Dependence of the MR signal on the magnetic susceptibility of blood studied with models based on real microvascular networks

Abstract

Purpose: The primary goal of this study was to estimate the value of $\beta$ , the exponent in the power law relating changes of the transverse relaxation rate and intra-extravascular local magnetic susceptibility differences as ${\Delta R_2}^{\ast }\propto {\left(\Delta \chi \right)}^{\beta }$ . The secondary objective was to evaluate any differences that might exist in the value of $\beta$ obtained using a deoxyhemoglobin-weighted $\Delta \chi$ distribution versus a constant $\Delta \chi$ distribution assumed in earlier computations. The third objective was to estimate the value of β that is relevant for methods based on susceptibility contrast agents with a concentration of $\Delta \chi$ higher than that used for BOLD fMRI calculations.

Methods: Our recently developed model of real microvascular anatomical networks is used to extend the original simplified Monte-Carlo simulations to compute $\beta$ from the first principles.
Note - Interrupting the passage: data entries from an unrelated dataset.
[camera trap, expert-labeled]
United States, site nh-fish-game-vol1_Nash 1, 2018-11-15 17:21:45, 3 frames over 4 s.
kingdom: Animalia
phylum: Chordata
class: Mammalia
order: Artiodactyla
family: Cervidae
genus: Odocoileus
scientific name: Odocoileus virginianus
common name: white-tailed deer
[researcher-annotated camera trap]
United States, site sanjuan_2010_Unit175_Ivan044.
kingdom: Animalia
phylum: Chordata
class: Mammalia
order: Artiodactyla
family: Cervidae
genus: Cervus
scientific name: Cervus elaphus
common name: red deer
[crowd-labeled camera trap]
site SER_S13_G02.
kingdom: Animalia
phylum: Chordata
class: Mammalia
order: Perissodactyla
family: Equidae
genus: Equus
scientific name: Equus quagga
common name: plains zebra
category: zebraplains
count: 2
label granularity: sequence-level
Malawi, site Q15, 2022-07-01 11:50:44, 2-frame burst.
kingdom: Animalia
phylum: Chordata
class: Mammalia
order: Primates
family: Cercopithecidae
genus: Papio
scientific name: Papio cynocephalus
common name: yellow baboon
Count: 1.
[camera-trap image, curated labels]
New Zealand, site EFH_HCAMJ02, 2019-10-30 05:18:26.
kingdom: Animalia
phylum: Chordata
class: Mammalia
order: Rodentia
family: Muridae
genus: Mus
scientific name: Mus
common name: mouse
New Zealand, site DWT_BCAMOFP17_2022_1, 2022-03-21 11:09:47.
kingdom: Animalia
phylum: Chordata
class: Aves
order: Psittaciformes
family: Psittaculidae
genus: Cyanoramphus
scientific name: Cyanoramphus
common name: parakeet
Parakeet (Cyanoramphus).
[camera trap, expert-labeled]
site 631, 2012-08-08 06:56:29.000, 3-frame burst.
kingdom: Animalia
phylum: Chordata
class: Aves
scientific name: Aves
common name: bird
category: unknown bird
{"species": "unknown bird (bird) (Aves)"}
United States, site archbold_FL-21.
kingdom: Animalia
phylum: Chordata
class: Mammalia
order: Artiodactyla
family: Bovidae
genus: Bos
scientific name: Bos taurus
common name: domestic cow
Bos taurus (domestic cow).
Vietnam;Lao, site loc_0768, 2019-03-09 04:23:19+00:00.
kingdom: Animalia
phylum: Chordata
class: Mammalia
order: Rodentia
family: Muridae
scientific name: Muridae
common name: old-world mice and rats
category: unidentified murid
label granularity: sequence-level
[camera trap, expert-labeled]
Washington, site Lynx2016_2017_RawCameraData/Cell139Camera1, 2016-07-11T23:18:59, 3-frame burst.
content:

Results: Our results show that $\beta =1$ for most BOLD fMRI measurements of real vascular networks, as opposed to earlier predictions of $\beta =1$ .5 using uniform $\Delta \chi$ distributions. For perfusion or fMRI methods based on contrast agents, which generate larger values for $\Delta \chi$ , $\beta =1$ for $B_0\le$ 9.4 T, whereas at 14 T $\beta$ can drop below 1 and the variation across subjects is large, indicating that a lower concentration of contrast agent with a lower value of $\Delta \chi$ is desired for experiments at high B₀ .

Conclusion: These results improve our understanding of the relationship between R₂^* and the underlying microvascular properties. The findings will help to infer the cerebral metabolic rate of oxygen and cerebral blood volume from BOLD and perfusion MRI, respectively.

Keywords: BOLD fMRI; contrast agents; microvascular network; modeling; perfusion MRI.